Uno de los contemporáneos del Gryposuchus colombianus es el famoso purusauro, un caimán gigante que se extendía por varios megahumedales de la Amazonia y se ubicaba en el tope de la red alimenticia de aquella época. El reptil (pariente cercano del caimán negro y de la babilla) podía sobrepasar los 10 metros de largo y llegar a pesar hasta 5 toneladas, como un bus. En Colombia se han encontrado sus restos en los departamentos de Tolima, Huila, Amazonas y La Guajira.

Cuando el purusauro y el Gryposuchus colombianus vivían juntos –imaginen a estos dos depredadores coexistiendo en un mismo lugar, peleando por los mismos recursos, o tal vez no–, “las tierras bajas de Suramérica tropical no estaban separadas por la cordillera Oriental y otras cadenas montañosas. En la cuenca amazónica, en lugar de un gran río existían numerosos pantanos y humedales”, explica Moreno. A ese paisaje de conexiones intermitentes se le conoce como Sistema Pebas.

“¿Por qué hoy en día no hay cocodrilos tan grandes como estos en el Amazonas, si es un ambiente amplio? ¿Por qué no hay gaviales en Suramérica? ¿Por qué se extinguieron? ¿Por qué su pariente más cercano está en la India? ¿Cómo llegaron hasta aquí? Todo eso y más tendremos que estudiar ahora”, afirma Moreno emocionado.

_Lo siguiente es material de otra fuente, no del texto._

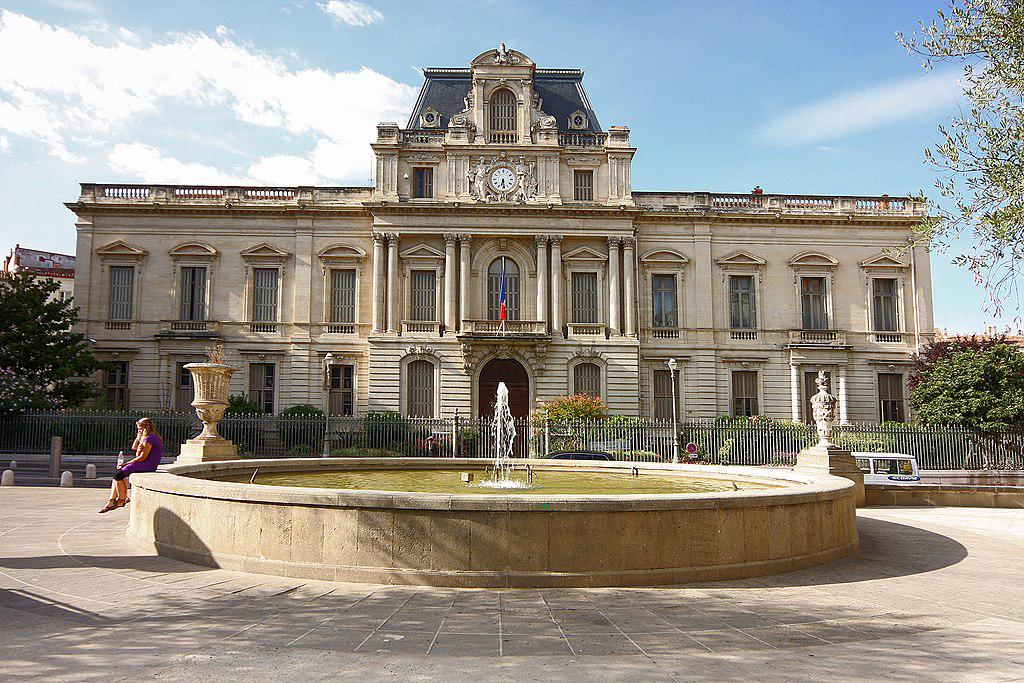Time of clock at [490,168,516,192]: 6:28
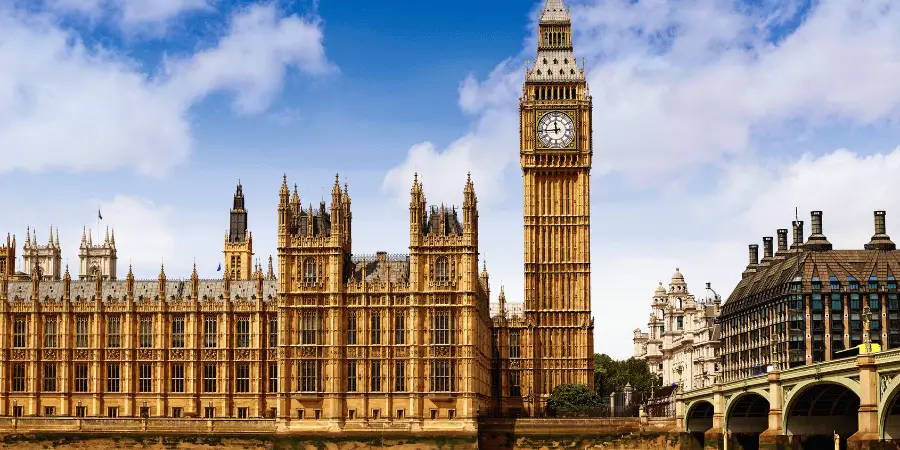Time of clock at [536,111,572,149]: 11:44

Y es que la Tierra cambia, evoluciona, y esto no ocurre en un abrir y cerrar de ojos. Todas las especies, incluida la nuestra, se originan y extinguen a lo largo del tiempo geológico. Aunque la nuestra protagoniza un capítulo relativamente insignificante en el grueso libro de la historia, desde que el planeta se originó hace 4.500 millones de años, ha logrado transformarlo y calentarlo a una velocidad jamás registrada.

Frente a los cambios en el bioma de La Tatacoa, Jaramillo, quien es de los científicos más importantes de este país, arroja dos hipótesis: “Cambió porque el único remanente que había de la cordillera Oriental se levanta por los lados de Mocoa y hace que el gran río que fluía por acá, con dirección al sur, empezara a migrar hacia el norte del país, o sea hacia el Caribe. O porque después del calentamiento global que hubo, el planeta se empieza a enfriar, y al haber menos CO2, las plantas, que están encañonadas entre dos cordilleras, requieren mucha más agua, por lo que el sitio se volvió seco. En el trópico, más que la temperatura lo que importa es el agua; eso es lo que determina el tipo de bosque que hay. Entonces al reducirse la precipitación, este lugar se transformó de casi una selva a un desierto”.